Pub Date : 2023-01-01 DOI: 10.12703/r/12-10
Erica Jennison, Christopher D Byrne

This brief review focuses on two contentious issues within the field of non-alcoholic fatty liver disease (NAFLD); the first is the recent effort to redefine NAFLD as metabolic (dysfunction)-associated fatty liver disease (MAFLD). The modification of "NAFLD" to "MAFLD" is expected to highlight the role of metabolic factors in the disease aetiology, which is hoped to improve patient understanding of the disease, facilitate patient-physician communication and highlight the importance of public health interventions in prevention and management. The diagnostic criteria for MAFLD allow it to coexist with other forms of liver disease, which recognises that metabolic dysfunction contributes towards disease progression in other liver pathologies, such as alcoholic liver disease.
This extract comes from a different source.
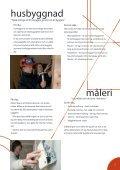 programmet - Halmstad - Page 7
However, there remain concerns that renaming NAFLD may be premature without fully considering the broader implications, from diagnostic criteria to trial endpoints; therefore, the new definition has not yet been accepted by major societies. Another contentious issue within the field is the gap in our understanding of how patients undergoing therapeutic interventions should be monitored to assess amelioration/attenuation or the worsening of their liver disease. Biomarker scoring systems (such as the ELF test and FIB-4 test) and imaging techniques (such as transient elastography [TE] and magnetic resonance imaging [MRI] techniques) are proven to be reasonably accurate, and comparable with histology, in the diagnosis of NAFLD and evaluation of disease severity; however, their use in monitoring the response of disease to therapeutic interventions is not well established. Whilst biomarker scoring systems and TE are limited by poor diagnostic accuracy in detecting moderate fibrosis (e.g. F2 liver fibrosis defined by histology), more accurate MRI techniques are not practical for routine patient follow-up due to their expense and limited availability. More work is required to determine the most appropriate method by which therapeutic interventions for NAFLD should be monitored in clinical practice.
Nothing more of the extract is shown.